Singularity
- Cover of the 1995 Puffin (Puffin Books) paperback edition
- Author: William Sleator
- Cover artist: Broeck Steadman
- Language: English
- Genre: Science fiction
- Publisher: Puffin
- Publication date: 1985
- Publication place: United States
- Media type: Print (Hardcover & paperback)
- ISBN: 978-0-14-037598-5
- OCLC: 33485250

= Singularity (Sleator novel) =

1985 novel by William Sleator

Singularity, published in 1985 by E. P. Dutton, is a science fiction novel for young adults written by William Sleator. It was listed as a YALSA Best Book for Young Adults, a Junior Library Guild Selection, and was a Colorado Blue Spruce Young Adult Book Award Nominee.

==Plot introduction==
Sixteen-year-old identical twins Harry and Barry learn that their mysterious great-uncle has died, and his house and possessions now belong to their mother. The brothers travel to Sushan, Illinois, to examine the house and its contents. Inside the cobweb-filled home, the rival brothers find mysterious animal skeletons and other odd objects. Outside Uncle Ambrose's residence, Harry and Barry find a small metal-reinforced building, which according to the accompanying keys, is called the "playhouse." When the twins explore the playhouse, they discover that the properties of time are altered inside, and the playhouse may explain the eccentricities of their great-uncle.

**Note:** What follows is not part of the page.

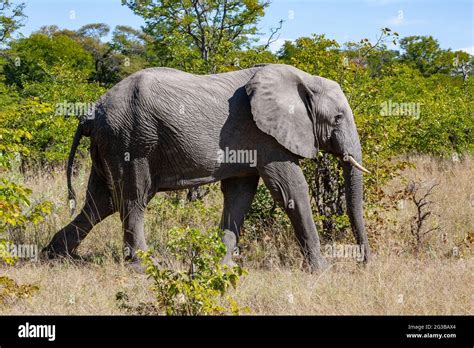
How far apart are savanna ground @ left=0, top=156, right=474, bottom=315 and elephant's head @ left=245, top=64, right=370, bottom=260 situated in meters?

When their quirky and cute neighbor Lucy enters their lives, competition between the twins escalates, and Harry makes a decision that will change the nature of their relationship forever.

==Reception==
- In his review of Singularity, Orson Scott Card, bestselling author of The Ender Saga, wrote "Singularity... is a masterpiece... I can't recommend this novel highly enough—it's on my list of best all-time works of science fiction."